Have you been putting away some money so you can eventually retire from your job? Then William Perez's discussion at About: Taxes on the new Pension Protection Act is must reading.
William also notes that for those whose profession is also a calling, i.e., the clergy, the tax laws offer some unique challenges and opportunities, detailed in this article from the tax publisher CCH.
The churches that employ those tax-planning preachers could be beneficiaries of the goodwill of charitable taxpayers. But it's now going to be harder for donors to claim the tax benefit of gifts of clothing and household goods, notes Mighty Bargain Hunter in this item that looks at the new rules on writing off such contributions.

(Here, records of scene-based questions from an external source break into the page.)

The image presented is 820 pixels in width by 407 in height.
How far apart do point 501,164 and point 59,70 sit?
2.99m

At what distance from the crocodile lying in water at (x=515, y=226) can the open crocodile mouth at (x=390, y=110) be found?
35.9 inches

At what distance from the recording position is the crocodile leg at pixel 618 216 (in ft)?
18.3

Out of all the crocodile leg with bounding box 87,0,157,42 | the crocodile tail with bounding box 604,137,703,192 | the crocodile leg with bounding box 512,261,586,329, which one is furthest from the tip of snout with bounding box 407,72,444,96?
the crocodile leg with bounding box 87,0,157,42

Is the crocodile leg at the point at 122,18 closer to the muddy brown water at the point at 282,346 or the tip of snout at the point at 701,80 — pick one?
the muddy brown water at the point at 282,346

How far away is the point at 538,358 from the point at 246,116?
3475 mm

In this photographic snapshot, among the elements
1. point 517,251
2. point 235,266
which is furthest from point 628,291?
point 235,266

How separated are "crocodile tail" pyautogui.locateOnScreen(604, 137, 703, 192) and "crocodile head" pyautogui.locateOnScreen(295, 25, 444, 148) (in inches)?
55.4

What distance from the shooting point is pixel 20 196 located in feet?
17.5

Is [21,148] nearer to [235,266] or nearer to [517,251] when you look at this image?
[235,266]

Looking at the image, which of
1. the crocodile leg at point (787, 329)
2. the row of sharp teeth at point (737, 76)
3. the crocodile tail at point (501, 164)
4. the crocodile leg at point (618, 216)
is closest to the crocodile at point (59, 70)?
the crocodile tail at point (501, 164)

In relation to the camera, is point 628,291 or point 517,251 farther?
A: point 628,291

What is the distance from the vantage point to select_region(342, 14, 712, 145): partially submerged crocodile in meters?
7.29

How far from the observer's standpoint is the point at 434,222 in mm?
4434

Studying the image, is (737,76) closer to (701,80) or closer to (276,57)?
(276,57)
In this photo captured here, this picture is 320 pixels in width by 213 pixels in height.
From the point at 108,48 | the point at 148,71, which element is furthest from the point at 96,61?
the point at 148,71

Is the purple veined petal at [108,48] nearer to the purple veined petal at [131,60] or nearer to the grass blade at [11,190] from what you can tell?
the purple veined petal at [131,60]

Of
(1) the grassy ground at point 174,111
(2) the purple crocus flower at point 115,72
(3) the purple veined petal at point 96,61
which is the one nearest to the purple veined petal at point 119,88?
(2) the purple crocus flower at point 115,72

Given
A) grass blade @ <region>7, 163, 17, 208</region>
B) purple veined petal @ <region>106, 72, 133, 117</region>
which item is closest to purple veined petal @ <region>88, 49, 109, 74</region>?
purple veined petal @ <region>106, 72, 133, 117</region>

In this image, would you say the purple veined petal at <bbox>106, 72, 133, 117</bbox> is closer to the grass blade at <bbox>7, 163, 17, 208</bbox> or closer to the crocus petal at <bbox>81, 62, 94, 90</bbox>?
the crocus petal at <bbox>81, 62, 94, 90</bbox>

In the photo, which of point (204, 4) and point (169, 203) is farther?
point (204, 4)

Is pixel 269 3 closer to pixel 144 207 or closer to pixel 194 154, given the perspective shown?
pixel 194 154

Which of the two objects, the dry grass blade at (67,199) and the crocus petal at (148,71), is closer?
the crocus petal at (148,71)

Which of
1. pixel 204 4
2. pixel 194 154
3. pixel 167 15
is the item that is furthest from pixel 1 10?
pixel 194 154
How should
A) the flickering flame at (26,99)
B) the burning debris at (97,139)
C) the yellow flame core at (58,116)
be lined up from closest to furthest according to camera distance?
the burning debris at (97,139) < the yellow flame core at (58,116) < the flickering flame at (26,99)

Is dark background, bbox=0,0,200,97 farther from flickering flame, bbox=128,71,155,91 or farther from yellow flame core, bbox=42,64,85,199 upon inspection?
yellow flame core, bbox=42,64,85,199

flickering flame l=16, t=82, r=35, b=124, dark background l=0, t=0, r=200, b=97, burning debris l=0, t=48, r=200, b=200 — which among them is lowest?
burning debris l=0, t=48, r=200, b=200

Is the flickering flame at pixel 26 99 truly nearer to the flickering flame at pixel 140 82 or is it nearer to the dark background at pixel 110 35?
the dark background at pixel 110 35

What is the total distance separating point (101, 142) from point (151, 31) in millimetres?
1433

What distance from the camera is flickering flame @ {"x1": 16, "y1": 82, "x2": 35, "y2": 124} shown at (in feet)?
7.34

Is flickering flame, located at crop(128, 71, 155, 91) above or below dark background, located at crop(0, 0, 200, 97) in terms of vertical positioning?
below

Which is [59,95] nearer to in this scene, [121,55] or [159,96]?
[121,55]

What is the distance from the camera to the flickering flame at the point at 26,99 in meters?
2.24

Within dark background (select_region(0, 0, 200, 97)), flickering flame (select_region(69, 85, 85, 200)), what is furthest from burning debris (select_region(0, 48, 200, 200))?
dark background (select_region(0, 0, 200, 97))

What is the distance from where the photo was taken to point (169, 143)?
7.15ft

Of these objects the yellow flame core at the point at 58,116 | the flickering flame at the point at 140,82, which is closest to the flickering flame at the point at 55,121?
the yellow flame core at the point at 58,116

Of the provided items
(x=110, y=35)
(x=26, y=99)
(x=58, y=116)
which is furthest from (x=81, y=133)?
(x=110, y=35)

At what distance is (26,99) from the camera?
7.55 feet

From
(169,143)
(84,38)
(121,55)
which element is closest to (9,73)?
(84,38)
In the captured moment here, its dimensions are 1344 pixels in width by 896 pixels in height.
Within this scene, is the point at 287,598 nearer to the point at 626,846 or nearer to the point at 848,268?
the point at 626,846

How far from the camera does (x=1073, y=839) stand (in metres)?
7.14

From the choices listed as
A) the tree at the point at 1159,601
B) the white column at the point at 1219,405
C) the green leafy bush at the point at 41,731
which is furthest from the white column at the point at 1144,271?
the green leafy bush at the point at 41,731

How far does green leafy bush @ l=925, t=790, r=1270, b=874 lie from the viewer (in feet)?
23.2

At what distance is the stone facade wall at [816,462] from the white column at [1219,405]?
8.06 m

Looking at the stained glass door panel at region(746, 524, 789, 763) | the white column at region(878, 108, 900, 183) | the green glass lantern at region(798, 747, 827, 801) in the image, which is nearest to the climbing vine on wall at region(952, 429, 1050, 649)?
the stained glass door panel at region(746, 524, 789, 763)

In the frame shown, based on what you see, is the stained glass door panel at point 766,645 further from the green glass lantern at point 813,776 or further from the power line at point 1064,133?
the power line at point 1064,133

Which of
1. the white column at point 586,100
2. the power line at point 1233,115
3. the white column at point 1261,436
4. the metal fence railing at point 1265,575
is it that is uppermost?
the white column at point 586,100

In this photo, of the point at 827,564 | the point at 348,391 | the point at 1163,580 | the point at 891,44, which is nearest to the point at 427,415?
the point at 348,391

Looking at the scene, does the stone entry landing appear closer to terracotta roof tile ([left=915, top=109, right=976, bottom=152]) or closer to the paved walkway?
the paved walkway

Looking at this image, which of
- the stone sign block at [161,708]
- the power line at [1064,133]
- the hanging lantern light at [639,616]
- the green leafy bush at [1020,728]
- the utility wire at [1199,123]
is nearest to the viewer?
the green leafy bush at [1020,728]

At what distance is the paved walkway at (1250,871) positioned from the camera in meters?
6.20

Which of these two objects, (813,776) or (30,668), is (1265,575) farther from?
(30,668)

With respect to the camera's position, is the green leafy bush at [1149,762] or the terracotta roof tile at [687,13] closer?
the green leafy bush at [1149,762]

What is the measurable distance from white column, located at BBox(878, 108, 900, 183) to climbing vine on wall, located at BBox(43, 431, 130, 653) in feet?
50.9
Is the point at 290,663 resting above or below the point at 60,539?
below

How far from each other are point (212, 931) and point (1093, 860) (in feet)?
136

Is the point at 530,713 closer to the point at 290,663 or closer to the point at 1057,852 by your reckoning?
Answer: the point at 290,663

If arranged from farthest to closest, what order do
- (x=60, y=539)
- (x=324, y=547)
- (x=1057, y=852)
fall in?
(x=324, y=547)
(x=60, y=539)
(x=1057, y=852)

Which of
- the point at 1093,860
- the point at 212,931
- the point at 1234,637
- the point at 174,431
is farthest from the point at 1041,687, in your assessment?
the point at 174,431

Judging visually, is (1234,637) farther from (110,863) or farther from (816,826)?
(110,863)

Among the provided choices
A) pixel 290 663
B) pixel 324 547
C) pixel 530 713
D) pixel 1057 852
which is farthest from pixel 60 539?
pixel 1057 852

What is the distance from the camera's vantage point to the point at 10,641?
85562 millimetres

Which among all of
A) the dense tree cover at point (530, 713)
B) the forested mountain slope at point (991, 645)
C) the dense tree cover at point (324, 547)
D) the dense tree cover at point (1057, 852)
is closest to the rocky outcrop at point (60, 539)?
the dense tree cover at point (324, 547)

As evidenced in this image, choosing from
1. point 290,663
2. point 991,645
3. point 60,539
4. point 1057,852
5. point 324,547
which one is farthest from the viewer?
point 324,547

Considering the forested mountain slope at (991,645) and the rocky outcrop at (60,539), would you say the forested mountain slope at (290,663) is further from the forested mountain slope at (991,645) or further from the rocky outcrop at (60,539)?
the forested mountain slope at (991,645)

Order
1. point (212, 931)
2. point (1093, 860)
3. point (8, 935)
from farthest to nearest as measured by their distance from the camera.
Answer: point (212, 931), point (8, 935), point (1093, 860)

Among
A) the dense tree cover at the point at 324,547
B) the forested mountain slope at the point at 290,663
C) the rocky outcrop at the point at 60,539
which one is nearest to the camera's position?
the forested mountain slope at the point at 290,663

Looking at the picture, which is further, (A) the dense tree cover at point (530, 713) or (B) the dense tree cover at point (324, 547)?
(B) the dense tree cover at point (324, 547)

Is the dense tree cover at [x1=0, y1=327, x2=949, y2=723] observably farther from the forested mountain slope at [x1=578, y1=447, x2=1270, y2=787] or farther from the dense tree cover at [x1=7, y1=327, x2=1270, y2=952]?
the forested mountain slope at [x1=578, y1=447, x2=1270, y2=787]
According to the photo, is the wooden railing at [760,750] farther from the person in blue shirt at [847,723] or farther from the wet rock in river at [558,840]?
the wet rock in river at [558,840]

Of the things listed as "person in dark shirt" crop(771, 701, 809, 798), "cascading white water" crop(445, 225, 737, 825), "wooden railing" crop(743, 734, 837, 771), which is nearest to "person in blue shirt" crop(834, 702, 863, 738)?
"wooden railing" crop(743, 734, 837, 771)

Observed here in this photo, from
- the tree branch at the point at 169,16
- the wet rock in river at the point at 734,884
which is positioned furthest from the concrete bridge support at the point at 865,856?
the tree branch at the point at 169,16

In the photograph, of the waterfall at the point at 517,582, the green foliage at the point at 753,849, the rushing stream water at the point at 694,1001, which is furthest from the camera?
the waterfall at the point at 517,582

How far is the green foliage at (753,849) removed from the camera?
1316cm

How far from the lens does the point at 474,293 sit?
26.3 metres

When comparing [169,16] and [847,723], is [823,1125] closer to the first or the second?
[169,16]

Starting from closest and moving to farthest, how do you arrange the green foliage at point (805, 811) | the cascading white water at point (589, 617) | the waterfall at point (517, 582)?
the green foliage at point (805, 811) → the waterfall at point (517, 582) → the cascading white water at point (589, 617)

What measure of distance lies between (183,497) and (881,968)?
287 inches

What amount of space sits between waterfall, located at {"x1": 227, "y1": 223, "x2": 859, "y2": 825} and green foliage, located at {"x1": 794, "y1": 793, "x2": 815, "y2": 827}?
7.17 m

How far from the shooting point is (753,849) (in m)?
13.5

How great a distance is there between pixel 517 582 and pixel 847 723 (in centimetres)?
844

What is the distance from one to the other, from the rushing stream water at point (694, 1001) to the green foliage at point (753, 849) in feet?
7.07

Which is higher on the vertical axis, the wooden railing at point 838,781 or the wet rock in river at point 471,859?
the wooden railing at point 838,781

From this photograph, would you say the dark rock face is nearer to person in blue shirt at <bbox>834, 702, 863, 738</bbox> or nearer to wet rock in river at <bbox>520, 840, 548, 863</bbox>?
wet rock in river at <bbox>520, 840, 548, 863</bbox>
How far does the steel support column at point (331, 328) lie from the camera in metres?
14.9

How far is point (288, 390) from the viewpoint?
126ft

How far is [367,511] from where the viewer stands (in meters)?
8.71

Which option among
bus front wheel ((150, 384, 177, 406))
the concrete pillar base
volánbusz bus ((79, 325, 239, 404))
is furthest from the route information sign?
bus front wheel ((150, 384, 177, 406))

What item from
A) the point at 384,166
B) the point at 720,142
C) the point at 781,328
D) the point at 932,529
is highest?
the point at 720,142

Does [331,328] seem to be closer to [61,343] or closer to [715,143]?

Giving is an act of conscience. But what if your conscience tells you to hew to the civil disobedience path advocated by Henry David Thoreau? Such a choice, notes Brandon Peele at Generative Transformation, sometimes means refusing to pay taxes to a government or its actions you don't support. It's something we've all thought about, the chance to opt out entirely or direct our IRS money only to specific programs. Read more in Brandon's review of Thoreau's essay.
We might not be so upset about how lawmakers spend our tax money if we could only get some clear answers about the process and projects. That's the goal of some Senators, notes video blogger zefrank, but it was waylaid by a single dissenting colleague. who wanted to remain anonymous. Thankfully, the open-government opponent wasn't able to keep himself hidden.
I'll let zefrank tell the sordid tale in his the show with zefrank video below. Trust me, after the toddler spins around, zefrank gets to the story. Just click the arrow at the bottom left of the screen below and keep watching.
Some of our tax money goes to build and maintain prisons. Nina at Queer¢ents reports that an inmate in a Massachusetts facility is fighting for the state to pay for his sex-reassignment surgery, a cost that could be as much as $20,000. You can bet that this debate is about much more than tax dollars and will continue raging regardless of the decision the presiding federal judge ultimately hands down.
Another federal judge's ruling, this time in Washington, D.C., already has tax watchers and employment law experts buzzing. Paul M. Secunda at the Workplace Prof Blog notes that the decision last month that emotional distress damages were unconstitutionally taxed could have wider labor and tax law ramifications.
I don't know about you, but sometimes working does cause me extreme distress. But that's not exactly what the judge was looking at, so I've still got to pay Uncle Sam his part of my income, regardless of the emotional state in which it leaves me!
Thank goodness for breaks like this Labor Day holiday and the bit of relief they provide. And on that note, I'm off to take the rest of the day off.
Here's hoping you, too, enjoy the rest of your break from work. Thanks to all who contributed to the 4th Carnival of Taxes and to all who read it. We'll be back in early October (find the exact date and submission guidelines here), with cooler temperatures (I hope!) and definitely with more good tax carnival items.